As for the case of \tf binding sites, I was unable to demonstrate such an
association unambiguously: for the contrasts mentioned above (liver E15.5--P22,
brain P4--P29), I performed \num{9} tests each: one per combination of
significance threshold and window size. The unadjusted \(p\)-values for liver
are given in \cref{tab:colocalisation-liver}. Although some of the values fall
below common thresholds for significance, to properly reject the hypothesis we
would require a more consistent picture; instead, modifying the parameters
changes the outcome drastically. The best we can conclude is that for a window
size of \SI{50}{kb} there seems to be some evidence of an effect, if we choose
our significance threshold for differential expression of protein-coding genes
stringently. However, in brain no such effect exists
(\cref{fig:colocalisation-e155-p22}). When controlling for multiple testing by
applying Bonferroni correction, only \num{1} out of the \num{18} tests across
both tissues is significant (corrected \(p<0.013\)).
\begin{table}[!ht]
\centering
\sisetup{
table-text-alignment=right,
table-number-alignment=right
}
\begin{tabular}{
@{}S[table-figures-decimal=0]
S[table-figures-decimal=2]
S[table-figures-decimal=3]@{}
}
\toprule
{Window size [\si{kb}]} & {Threshold} & {\(p\)-value} \\
\midrule
10 & 0.1 & 0.285 \\
10 & 0.05 & 0.358 \\
10 & 0.01 & 0.409 \\
50 & 0.1 & 0.013 \\
50 & 0.05 & 0.005 \\
50 & 0.01 & 0.001 \\
100 & 0.1 & 0.118 \\
100 & 0.05 & 0.107 \\
100 & 0.01 & 0.10 \\
\bottomrule
\end{tabular}
\tabcap{colocalisation-liver}
{Unadjusted \(p\)-values of colocalisation tests in liver.}
{The first column gives the window size (in \si{kb}) in which
colocalised protein-coding genes were counted. The second column give
the \(p\)-value significance threshold below which protein-coding genes
were called differentially expressed.}
\end{table}
Besides \emph{cis}-regulatory \emph{sequence} features, another possibility is
that chromatin modifications are associated with the changes in \trna gene
expression that we observed.
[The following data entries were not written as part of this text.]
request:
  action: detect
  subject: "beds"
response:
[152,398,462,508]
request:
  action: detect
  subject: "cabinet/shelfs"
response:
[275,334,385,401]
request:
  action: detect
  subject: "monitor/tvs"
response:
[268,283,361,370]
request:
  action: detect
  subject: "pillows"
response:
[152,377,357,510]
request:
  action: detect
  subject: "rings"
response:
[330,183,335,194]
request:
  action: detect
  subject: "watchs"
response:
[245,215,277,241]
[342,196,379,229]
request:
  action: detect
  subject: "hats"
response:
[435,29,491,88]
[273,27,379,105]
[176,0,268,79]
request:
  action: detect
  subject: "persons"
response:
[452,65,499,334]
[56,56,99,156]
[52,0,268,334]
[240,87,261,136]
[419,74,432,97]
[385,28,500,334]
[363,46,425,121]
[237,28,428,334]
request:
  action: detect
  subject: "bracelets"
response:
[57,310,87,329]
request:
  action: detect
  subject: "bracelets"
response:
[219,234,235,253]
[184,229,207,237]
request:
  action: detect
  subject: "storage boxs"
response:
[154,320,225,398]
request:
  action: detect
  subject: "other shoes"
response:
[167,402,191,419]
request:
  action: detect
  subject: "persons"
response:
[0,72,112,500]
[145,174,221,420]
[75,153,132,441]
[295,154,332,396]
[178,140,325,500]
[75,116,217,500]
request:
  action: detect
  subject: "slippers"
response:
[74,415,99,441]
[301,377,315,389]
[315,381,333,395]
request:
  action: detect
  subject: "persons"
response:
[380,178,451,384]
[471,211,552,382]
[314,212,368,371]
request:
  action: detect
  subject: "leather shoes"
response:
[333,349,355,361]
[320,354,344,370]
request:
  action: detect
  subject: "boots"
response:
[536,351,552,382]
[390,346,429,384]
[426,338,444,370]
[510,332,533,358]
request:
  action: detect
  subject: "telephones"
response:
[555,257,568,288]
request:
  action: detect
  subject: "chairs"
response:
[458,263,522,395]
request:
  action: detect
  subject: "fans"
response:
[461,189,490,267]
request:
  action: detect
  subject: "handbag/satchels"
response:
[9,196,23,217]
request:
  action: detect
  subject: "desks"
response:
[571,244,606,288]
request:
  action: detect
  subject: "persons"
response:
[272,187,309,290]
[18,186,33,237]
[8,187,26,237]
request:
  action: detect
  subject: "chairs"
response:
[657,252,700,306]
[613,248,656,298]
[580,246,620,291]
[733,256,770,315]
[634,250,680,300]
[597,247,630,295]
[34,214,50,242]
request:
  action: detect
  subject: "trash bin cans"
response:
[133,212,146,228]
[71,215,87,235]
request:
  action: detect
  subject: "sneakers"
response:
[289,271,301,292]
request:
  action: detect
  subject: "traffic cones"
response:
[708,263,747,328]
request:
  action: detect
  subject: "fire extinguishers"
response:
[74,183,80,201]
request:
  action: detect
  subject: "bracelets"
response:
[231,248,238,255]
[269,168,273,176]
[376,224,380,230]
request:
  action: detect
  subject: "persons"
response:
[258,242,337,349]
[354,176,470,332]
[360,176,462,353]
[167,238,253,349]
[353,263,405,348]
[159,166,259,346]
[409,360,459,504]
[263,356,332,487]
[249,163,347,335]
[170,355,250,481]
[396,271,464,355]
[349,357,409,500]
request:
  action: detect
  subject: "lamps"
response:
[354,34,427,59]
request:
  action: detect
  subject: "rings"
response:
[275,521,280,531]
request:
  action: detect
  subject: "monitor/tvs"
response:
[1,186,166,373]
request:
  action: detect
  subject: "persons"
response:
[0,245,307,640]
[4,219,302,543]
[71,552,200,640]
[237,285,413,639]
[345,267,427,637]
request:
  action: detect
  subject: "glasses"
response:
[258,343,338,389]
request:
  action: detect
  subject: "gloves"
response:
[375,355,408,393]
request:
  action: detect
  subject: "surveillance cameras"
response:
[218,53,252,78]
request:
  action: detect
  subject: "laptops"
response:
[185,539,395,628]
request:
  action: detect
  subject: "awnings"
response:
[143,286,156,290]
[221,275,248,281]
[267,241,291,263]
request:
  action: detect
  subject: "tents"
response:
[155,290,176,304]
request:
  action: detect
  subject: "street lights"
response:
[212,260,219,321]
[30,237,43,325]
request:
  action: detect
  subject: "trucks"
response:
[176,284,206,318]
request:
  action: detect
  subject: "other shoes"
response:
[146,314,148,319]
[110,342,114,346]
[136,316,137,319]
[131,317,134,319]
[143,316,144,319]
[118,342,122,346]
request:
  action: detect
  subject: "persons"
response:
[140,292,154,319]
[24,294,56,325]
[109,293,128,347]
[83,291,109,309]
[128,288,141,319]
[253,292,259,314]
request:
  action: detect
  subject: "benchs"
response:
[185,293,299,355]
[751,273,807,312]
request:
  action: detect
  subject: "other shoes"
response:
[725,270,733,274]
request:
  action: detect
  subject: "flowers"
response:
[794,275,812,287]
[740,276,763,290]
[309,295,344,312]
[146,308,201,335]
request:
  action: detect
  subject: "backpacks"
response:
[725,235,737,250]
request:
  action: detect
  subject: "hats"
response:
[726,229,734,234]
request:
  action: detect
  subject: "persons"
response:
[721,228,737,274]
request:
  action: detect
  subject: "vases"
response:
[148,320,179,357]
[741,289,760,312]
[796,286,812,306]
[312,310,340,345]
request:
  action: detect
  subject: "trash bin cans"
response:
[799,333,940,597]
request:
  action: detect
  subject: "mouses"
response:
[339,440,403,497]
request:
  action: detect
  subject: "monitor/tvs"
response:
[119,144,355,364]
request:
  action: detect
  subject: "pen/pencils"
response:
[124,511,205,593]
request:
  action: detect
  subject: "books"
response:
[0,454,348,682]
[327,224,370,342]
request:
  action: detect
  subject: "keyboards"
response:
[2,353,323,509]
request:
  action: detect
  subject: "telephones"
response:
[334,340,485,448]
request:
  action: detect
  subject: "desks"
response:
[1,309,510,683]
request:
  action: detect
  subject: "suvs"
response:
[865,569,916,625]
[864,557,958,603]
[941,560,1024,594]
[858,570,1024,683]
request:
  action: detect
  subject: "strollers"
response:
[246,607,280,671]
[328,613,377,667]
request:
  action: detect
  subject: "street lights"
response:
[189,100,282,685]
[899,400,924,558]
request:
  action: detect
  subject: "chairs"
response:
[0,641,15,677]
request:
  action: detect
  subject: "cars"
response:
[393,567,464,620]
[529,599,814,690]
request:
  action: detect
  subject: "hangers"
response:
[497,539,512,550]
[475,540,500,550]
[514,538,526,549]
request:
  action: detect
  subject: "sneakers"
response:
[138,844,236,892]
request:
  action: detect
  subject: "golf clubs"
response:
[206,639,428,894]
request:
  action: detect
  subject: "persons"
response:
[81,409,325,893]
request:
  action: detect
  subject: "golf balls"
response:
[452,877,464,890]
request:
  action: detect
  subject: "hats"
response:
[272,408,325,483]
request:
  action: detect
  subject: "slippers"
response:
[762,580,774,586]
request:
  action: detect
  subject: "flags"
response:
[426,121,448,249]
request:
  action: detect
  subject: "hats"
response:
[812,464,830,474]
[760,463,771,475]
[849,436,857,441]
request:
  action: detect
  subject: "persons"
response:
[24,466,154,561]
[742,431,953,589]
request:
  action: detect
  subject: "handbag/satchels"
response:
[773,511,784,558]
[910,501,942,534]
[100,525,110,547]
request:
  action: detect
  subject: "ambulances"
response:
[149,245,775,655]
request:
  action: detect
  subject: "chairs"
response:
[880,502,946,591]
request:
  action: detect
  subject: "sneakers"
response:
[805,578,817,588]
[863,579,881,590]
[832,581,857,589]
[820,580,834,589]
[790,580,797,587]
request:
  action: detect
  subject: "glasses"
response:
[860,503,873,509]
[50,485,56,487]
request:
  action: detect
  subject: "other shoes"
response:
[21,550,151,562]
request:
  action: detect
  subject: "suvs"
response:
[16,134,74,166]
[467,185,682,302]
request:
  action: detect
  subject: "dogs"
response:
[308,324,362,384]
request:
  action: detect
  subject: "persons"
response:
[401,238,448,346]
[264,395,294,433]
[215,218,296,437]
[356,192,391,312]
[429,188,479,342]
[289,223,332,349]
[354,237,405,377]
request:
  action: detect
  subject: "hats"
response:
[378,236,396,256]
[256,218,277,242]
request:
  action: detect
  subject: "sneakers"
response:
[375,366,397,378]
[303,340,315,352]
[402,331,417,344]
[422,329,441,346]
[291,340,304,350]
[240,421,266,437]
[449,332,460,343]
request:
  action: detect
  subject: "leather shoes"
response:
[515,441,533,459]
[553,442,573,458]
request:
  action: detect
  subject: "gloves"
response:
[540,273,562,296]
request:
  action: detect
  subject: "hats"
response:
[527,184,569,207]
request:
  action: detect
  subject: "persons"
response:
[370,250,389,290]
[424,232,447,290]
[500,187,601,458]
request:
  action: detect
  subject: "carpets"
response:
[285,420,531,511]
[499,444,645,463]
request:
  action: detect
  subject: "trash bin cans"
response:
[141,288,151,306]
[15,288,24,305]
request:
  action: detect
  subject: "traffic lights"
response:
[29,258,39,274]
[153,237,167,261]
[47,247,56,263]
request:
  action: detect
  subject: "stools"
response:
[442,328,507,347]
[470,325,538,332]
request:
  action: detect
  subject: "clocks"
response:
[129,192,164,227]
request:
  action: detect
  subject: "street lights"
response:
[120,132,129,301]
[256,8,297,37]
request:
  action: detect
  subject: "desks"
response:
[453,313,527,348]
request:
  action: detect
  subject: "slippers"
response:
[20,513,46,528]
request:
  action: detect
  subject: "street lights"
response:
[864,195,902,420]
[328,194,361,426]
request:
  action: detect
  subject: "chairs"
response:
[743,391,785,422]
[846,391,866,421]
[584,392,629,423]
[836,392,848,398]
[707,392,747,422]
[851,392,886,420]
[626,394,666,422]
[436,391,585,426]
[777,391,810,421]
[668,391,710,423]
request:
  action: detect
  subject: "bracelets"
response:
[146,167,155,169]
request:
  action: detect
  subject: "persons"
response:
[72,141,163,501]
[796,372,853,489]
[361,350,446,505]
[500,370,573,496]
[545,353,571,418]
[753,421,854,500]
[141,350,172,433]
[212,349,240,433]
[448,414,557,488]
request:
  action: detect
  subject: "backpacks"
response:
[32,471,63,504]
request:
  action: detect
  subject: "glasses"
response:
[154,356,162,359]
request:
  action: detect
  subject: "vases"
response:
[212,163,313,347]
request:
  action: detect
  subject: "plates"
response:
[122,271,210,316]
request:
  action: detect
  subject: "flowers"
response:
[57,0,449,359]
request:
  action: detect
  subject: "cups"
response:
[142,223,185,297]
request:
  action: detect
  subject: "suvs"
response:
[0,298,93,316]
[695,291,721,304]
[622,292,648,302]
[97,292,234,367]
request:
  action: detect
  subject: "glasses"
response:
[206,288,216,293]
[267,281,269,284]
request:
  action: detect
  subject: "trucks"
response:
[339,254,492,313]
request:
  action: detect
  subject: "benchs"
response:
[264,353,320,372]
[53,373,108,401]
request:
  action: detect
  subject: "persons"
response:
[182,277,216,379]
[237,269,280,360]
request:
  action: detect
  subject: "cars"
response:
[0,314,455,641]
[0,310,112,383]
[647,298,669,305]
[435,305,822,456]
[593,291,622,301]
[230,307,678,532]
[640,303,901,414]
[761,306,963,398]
Previous studies by \citet{Barski:2010,Oler:2010}
indicate that several chromatin modifications have an influence on \pol3-driven
transcription. Using publicly available, previously published data
\citep{Shen:2012} (\geo accession \identifier{GSE29184}), I investigated three
histone modifications associated with genomic regions containing promoters and
enhancers (H3K4me3, H3K4me1, H3K27ac) as well as \pol2 and an insulator, \ctcf.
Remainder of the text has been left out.